Sam Mousavi initially felt reluctant to accept the free newspapers handed out at the Burrard SkyTrain Station.
“The first month, I had some fear of the newspapers because… I can’t read them,” said the Iranian immigrant who has lived in Vancouver for a year and a half. “I just see the pictures and read something about the famous people, about some singers, but now we [are] used to read[ing] Westcoast Reader, I don’t have that feeling, and I take Metro, Vancouver Sun. It’s very, very good for me and, especially, my daughter.”
Mousavi, a driver for an organics company, his wife and his 11-year-old daughter have read the Westcoast Reader in conversation classes since they arrived in the city.
The monthly publication adapts local, provincial, national and international news, arts and general interest stories from the Courier, the Province and the Vancouver Sun into simple language, typically summarizing them in 100 words. It presents easy to read stories in a four-page newspaper that features sizeable colour photos and large print. Editor Nila Gopaul adds articles on subjects that include bullying in schools, cellphone etiquette and summer safety, and includes a calendar of special events celebrated by different cultures.
“You don’t feel that you are reading some newspaper that the news is just for Canada or Vancouver,” Mousavi said. “It’s [a] multicultural newspaper that’s really good for starters.”
Gopaul said English language instructors planted the seeds for the Westcoast Reader at a B.C. Teachers of an Additional Language conference in 1981. They noted a dearth of reading materials for low-level readers, and the newspaper was born. English as a second language teacher Joan Acosta edited the paper for 27 years.
“A number of other provinces did the same thing, but this is the only one left,” said Gopaul.
An ESL newspaper called The Northwest News that’s written mostly by students at Bellevue College near Seattle is going fully online after 20 years, she added, because it’s too expensive to mail.
The Ministry of Advanced Education funds most of the production costs for the paper, which is published at Capilano University. Westcoast Reader is free to most users but it recently started charging school districts, which aren’t covered by Advanced Education, because Gopaul said she can’t afford the postage costs.

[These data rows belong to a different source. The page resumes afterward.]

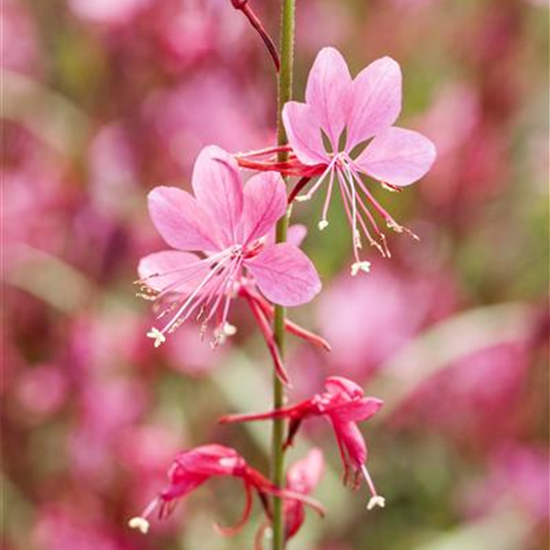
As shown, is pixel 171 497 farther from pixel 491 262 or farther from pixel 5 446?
pixel 491 262

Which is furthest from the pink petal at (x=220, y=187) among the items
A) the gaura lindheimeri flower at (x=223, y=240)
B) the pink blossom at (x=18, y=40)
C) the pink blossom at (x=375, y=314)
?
the pink blossom at (x=18, y=40)

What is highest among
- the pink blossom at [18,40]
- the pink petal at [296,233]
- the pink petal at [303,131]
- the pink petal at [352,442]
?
the pink blossom at [18,40]

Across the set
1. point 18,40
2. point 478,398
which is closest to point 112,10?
point 18,40

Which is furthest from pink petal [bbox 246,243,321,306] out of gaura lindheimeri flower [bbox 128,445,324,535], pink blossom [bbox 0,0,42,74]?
pink blossom [bbox 0,0,42,74]

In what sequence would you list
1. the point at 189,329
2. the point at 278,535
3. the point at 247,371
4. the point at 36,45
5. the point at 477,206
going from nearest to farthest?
the point at 278,535 → the point at 247,371 → the point at 189,329 → the point at 477,206 → the point at 36,45

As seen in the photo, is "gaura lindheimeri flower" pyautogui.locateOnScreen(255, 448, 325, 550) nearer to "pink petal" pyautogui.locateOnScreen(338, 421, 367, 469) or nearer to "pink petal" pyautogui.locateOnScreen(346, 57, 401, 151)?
"pink petal" pyautogui.locateOnScreen(338, 421, 367, 469)

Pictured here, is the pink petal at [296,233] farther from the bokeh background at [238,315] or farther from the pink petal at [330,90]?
the bokeh background at [238,315]

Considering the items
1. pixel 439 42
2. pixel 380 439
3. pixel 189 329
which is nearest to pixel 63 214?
pixel 189 329
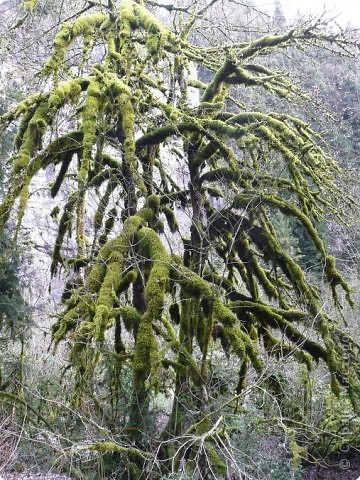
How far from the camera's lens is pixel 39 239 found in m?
19.2

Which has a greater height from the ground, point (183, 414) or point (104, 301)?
point (104, 301)

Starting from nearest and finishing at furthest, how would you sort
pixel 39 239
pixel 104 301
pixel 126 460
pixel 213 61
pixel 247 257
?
pixel 104 301
pixel 126 460
pixel 247 257
pixel 213 61
pixel 39 239

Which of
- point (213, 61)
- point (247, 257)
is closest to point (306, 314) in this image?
point (247, 257)

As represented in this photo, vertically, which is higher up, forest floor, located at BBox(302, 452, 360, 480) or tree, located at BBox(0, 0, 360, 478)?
tree, located at BBox(0, 0, 360, 478)

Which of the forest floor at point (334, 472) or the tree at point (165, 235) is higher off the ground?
the tree at point (165, 235)

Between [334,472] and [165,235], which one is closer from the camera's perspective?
[165,235]

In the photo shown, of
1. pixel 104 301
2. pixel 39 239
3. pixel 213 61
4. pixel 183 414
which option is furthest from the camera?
pixel 39 239

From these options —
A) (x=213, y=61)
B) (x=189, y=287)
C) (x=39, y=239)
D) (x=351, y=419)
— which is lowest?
(x=351, y=419)

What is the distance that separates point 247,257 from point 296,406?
6.52 feet

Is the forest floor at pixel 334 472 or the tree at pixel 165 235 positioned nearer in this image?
the tree at pixel 165 235

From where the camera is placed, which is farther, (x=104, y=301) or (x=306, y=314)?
(x=306, y=314)

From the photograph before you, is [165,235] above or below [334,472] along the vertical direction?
above

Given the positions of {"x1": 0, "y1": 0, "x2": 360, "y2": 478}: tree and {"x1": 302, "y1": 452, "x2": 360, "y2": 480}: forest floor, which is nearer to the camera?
{"x1": 0, "y1": 0, "x2": 360, "y2": 478}: tree

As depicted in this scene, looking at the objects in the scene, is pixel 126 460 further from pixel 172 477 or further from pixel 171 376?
pixel 171 376
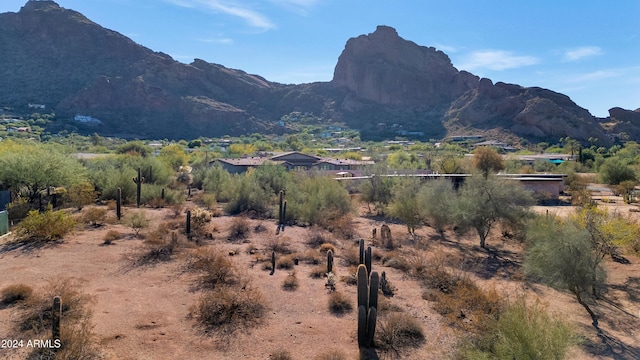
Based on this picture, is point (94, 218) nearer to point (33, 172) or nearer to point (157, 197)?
point (33, 172)

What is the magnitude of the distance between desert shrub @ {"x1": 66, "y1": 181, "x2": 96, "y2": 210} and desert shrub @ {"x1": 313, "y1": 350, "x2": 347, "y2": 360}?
19.2 meters

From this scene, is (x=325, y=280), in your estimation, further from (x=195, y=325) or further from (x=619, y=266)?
(x=619, y=266)

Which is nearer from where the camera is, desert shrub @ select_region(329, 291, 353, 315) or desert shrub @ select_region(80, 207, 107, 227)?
desert shrub @ select_region(329, 291, 353, 315)

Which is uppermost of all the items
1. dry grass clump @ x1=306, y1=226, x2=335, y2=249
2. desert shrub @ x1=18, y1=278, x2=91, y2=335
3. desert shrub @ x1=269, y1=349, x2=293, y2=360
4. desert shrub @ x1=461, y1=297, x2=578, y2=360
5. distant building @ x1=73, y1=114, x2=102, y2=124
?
distant building @ x1=73, y1=114, x2=102, y2=124

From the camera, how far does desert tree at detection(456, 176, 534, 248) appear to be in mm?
18391

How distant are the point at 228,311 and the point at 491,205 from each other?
12414 millimetres

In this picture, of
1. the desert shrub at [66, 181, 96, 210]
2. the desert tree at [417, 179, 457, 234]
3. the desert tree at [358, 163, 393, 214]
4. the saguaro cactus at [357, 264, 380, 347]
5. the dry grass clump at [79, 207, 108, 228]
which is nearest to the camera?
the saguaro cactus at [357, 264, 380, 347]

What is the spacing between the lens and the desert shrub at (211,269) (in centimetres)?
1263

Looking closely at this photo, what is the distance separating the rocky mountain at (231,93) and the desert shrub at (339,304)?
83235 mm

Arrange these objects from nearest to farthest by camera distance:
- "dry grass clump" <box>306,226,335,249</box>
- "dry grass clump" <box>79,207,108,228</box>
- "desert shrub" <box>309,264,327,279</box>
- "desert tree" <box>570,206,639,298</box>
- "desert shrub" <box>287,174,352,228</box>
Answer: "desert tree" <box>570,206,639,298</box>
"desert shrub" <box>309,264,327,279</box>
"dry grass clump" <box>306,226,335,249</box>
"dry grass clump" <box>79,207,108,228</box>
"desert shrub" <box>287,174,352,228</box>

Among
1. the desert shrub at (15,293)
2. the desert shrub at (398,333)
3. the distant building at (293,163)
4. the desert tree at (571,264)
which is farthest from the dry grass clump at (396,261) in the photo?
the distant building at (293,163)

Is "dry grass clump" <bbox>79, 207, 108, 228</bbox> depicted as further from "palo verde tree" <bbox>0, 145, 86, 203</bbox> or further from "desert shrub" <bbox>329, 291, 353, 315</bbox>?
"desert shrub" <bbox>329, 291, 353, 315</bbox>

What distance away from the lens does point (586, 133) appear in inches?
3438

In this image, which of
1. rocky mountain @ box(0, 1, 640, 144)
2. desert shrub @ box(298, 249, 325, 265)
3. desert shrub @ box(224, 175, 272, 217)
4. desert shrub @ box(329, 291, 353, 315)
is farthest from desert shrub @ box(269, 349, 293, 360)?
rocky mountain @ box(0, 1, 640, 144)
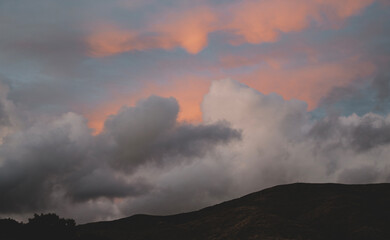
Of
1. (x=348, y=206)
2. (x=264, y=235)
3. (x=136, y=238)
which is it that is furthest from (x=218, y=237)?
(x=348, y=206)

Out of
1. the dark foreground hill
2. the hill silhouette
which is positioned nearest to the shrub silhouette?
the hill silhouette

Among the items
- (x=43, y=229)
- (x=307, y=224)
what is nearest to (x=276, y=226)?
(x=307, y=224)

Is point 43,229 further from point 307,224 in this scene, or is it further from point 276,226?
point 307,224

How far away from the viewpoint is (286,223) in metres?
158

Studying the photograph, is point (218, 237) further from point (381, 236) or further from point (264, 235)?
point (381, 236)

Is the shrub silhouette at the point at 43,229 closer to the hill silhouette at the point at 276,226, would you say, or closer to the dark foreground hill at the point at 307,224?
the hill silhouette at the point at 276,226

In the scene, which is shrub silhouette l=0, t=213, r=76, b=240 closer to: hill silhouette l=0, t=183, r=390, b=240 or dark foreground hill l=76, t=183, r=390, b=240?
hill silhouette l=0, t=183, r=390, b=240

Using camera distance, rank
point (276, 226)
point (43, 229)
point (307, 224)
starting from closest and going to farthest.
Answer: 1. point (43, 229)
2. point (276, 226)
3. point (307, 224)

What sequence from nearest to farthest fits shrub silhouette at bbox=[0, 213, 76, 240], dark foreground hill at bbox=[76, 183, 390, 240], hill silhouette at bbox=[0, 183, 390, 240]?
shrub silhouette at bbox=[0, 213, 76, 240] → hill silhouette at bbox=[0, 183, 390, 240] → dark foreground hill at bbox=[76, 183, 390, 240]

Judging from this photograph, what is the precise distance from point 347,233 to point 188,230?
81302mm

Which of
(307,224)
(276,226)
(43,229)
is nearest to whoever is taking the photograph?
(43,229)

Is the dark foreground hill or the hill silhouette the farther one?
the dark foreground hill

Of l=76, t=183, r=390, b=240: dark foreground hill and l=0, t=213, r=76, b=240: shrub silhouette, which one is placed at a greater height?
l=0, t=213, r=76, b=240: shrub silhouette

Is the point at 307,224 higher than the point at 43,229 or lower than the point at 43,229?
lower
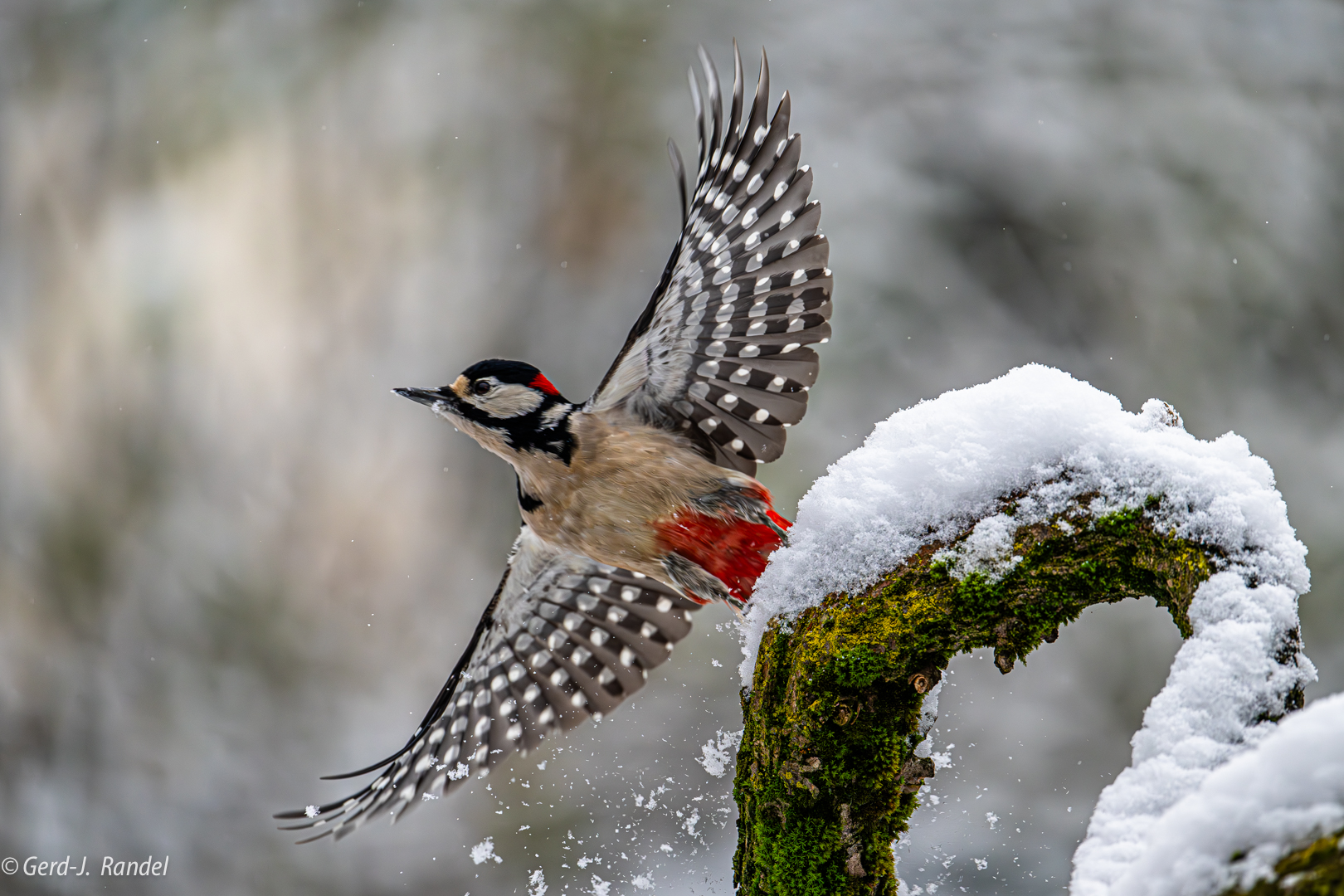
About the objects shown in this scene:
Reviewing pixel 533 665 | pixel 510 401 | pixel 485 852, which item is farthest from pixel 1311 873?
pixel 485 852

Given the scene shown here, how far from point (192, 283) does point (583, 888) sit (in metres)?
3.23

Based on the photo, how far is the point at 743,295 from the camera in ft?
6.46

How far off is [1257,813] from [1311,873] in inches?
3.0

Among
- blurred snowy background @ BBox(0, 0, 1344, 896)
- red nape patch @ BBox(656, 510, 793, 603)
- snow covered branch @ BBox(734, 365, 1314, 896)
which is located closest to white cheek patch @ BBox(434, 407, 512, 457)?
red nape patch @ BBox(656, 510, 793, 603)

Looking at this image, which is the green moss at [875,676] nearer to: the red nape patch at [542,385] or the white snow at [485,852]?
the red nape patch at [542,385]

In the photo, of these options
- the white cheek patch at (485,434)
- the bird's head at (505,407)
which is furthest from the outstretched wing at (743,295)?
the white cheek patch at (485,434)

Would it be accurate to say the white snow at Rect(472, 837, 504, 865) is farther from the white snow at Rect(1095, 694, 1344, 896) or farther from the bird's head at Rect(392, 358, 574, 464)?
the white snow at Rect(1095, 694, 1344, 896)

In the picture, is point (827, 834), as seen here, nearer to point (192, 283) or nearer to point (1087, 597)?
point (1087, 597)

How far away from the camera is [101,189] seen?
4.18 metres

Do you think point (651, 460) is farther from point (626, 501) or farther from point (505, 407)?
point (505, 407)

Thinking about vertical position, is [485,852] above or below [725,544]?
below

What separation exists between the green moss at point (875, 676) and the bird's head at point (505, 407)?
2.69 ft

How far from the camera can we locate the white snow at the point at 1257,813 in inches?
29.5

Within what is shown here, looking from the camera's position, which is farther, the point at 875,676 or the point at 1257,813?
the point at 875,676
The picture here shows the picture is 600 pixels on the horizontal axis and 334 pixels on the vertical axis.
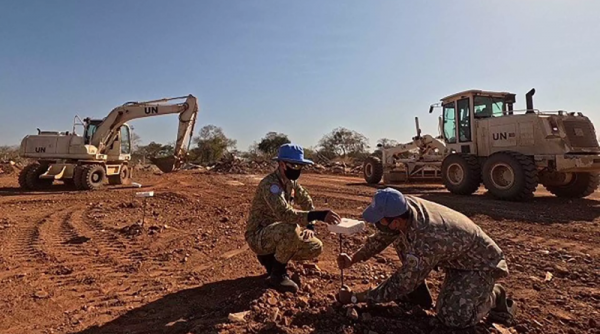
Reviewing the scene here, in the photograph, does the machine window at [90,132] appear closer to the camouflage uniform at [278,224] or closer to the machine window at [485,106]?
the camouflage uniform at [278,224]

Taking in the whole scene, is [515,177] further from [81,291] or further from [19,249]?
[19,249]

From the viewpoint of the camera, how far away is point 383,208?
255 cm

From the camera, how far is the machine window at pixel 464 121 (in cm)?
1020

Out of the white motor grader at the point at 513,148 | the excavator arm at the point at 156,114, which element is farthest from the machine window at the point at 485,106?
the excavator arm at the point at 156,114

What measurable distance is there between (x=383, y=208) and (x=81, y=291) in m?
2.96

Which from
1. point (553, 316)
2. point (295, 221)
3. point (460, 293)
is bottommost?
point (553, 316)

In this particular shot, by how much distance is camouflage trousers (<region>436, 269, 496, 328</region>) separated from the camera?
263cm

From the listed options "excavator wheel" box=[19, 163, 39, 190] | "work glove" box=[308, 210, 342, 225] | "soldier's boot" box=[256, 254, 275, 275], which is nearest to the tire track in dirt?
"soldier's boot" box=[256, 254, 275, 275]

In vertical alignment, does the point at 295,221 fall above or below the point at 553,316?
above

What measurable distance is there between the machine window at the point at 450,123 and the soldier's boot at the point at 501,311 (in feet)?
27.5

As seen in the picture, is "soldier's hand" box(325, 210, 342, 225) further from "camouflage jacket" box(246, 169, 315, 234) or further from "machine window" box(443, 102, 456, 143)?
"machine window" box(443, 102, 456, 143)

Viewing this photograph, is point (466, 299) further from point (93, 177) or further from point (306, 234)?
point (93, 177)

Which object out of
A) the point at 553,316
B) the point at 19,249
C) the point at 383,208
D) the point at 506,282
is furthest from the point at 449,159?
the point at 19,249

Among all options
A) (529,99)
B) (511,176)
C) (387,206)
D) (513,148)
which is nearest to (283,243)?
(387,206)
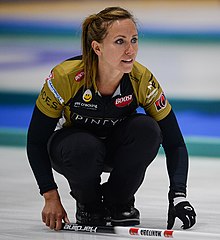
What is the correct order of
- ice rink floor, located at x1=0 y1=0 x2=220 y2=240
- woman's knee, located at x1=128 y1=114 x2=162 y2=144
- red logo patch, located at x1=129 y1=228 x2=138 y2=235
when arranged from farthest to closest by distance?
ice rink floor, located at x1=0 y1=0 x2=220 y2=240
woman's knee, located at x1=128 y1=114 x2=162 y2=144
red logo patch, located at x1=129 y1=228 x2=138 y2=235

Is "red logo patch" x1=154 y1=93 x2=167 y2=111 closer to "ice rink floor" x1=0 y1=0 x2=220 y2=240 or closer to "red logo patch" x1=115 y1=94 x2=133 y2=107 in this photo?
"red logo patch" x1=115 y1=94 x2=133 y2=107

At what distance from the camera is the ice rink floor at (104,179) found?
8.93 feet

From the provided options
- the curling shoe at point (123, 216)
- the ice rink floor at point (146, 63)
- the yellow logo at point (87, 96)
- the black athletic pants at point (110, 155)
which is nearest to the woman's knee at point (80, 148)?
the black athletic pants at point (110, 155)

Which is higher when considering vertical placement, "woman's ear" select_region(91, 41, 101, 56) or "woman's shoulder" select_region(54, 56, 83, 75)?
"woman's ear" select_region(91, 41, 101, 56)

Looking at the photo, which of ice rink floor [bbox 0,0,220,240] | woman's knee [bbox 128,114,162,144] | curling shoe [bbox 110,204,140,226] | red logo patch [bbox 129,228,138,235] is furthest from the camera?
ice rink floor [bbox 0,0,220,240]

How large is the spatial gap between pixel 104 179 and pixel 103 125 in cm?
130

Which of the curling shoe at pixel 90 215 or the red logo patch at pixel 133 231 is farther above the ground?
the curling shoe at pixel 90 215

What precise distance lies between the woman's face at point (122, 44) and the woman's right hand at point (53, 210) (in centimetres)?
45

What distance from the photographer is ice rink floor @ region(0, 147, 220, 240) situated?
2723mm

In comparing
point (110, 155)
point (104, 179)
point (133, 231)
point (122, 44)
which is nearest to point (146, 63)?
point (104, 179)

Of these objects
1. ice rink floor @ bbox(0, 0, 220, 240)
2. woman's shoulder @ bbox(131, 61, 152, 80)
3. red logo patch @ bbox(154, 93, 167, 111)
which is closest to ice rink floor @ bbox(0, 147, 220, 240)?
ice rink floor @ bbox(0, 0, 220, 240)

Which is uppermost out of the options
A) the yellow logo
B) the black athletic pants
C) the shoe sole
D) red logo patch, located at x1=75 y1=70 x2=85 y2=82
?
red logo patch, located at x1=75 y1=70 x2=85 y2=82

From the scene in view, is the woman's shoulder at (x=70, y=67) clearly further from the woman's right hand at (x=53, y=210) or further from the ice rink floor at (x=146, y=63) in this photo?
the ice rink floor at (x=146, y=63)

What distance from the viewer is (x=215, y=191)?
3.65 meters
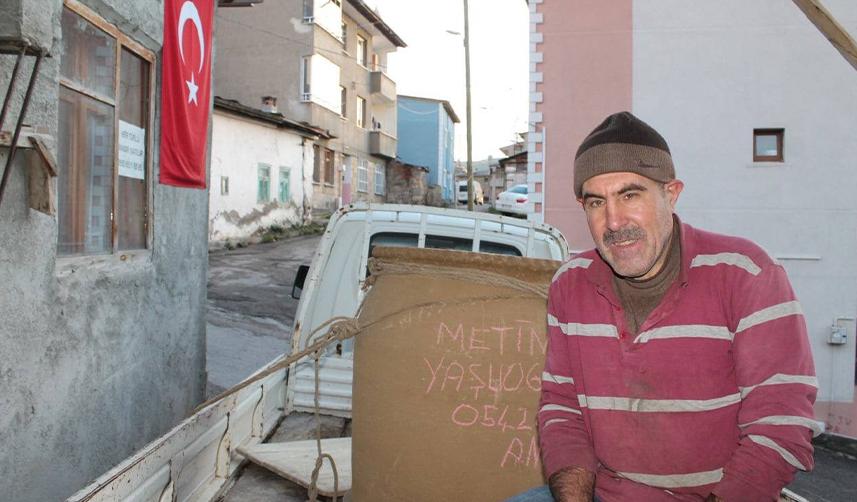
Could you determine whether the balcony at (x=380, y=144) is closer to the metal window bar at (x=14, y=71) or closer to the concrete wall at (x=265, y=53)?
the concrete wall at (x=265, y=53)

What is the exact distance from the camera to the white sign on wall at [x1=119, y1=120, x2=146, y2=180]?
4660 millimetres

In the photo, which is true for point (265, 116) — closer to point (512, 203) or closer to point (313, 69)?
point (313, 69)

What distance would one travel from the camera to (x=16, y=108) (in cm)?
320

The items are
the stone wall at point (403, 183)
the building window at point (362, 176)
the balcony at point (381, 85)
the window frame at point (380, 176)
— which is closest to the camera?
the building window at point (362, 176)

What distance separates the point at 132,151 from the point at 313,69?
21.0m

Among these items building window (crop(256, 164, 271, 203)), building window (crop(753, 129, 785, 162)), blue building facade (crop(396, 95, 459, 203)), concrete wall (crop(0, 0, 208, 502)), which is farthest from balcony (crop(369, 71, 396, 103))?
concrete wall (crop(0, 0, 208, 502))

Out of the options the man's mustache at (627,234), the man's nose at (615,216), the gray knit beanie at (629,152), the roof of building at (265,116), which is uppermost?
the roof of building at (265,116)

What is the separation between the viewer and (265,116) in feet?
64.0

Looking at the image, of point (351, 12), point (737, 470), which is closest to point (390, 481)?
point (737, 470)

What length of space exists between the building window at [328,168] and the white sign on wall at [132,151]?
2139cm

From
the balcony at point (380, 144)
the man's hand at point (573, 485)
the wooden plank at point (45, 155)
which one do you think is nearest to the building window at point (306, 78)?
the balcony at point (380, 144)

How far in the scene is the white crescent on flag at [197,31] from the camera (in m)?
5.40

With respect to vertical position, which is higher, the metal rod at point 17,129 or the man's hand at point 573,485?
the metal rod at point 17,129

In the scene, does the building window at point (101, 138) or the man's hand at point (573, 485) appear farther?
the building window at point (101, 138)
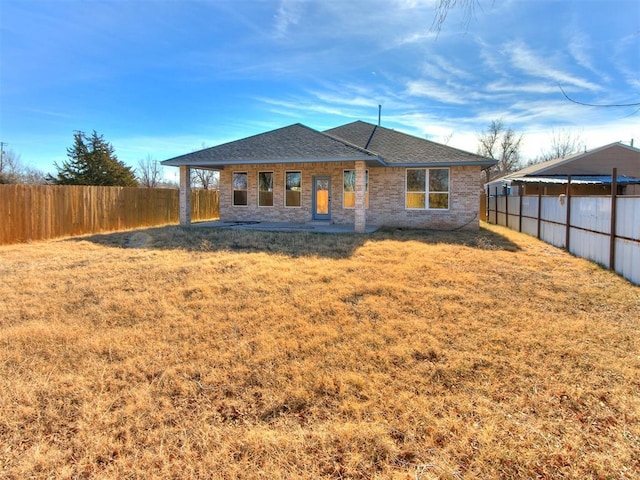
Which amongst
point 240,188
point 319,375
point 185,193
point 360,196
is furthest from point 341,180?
point 319,375

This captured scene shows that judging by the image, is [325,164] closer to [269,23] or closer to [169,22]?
[269,23]

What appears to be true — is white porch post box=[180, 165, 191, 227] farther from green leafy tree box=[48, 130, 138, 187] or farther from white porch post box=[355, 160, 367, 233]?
green leafy tree box=[48, 130, 138, 187]

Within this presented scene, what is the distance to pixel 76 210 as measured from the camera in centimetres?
1472

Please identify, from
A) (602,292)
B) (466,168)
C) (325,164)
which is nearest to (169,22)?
(325,164)

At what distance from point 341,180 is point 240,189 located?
5.05 m

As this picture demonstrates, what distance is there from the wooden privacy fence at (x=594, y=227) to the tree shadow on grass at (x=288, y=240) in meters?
1.52

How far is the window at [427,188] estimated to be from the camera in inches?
596

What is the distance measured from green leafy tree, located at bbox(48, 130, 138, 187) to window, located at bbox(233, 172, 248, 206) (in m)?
13.5

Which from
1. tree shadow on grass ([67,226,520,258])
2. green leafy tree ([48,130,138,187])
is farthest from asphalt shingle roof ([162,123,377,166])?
green leafy tree ([48,130,138,187])

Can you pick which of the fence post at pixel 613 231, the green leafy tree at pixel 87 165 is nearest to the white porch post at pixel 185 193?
the green leafy tree at pixel 87 165

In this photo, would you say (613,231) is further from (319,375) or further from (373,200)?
(373,200)

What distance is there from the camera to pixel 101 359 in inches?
164

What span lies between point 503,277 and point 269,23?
30.9 ft

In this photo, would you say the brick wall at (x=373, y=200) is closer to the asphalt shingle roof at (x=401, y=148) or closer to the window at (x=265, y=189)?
the window at (x=265, y=189)
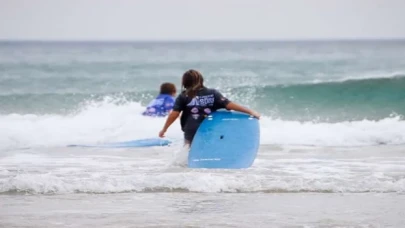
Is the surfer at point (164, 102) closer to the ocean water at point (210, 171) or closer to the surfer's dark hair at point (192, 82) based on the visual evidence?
the ocean water at point (210, 171)

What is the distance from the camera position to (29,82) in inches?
1065

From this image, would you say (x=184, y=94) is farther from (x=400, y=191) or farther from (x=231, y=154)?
(x=400, y=191)

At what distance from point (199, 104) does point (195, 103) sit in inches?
1.6

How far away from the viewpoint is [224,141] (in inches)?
356

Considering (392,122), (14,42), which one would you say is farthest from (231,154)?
(14,42)

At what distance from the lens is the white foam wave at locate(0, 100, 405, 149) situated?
1340 cm

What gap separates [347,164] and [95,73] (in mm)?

Westcoast Reader launched a new website last month and intensified its social media presence on Facebook and Twitter in response to readers from around the province who wanted more access to its offerings. It includes articles in addition to those in the print version and links for English language teachers.
The “newspaper for adult learners,” as it’s subtitled, serves more than 300 communities throughout B.C. and has a growing readership of 125,000.
Surveys have revealed English as a second language, literacy and multicultural seniors groups, aboriginal learners, elementary and secondary school students, prison inmates and people who have had strokes and brain injuries read the paper.
Westcoast Reader recently received money from the Ministry of Jobs, Tourism and Innovation. The recommendation for that money came from Advanced Education, according to Gopaul, who said the ministry noted nearly a million readers could take advantage of such a resource.
Mousavi likes the paper’s use of personal tales that are easy to relate to.
“We can connect with them,” Mousavi said.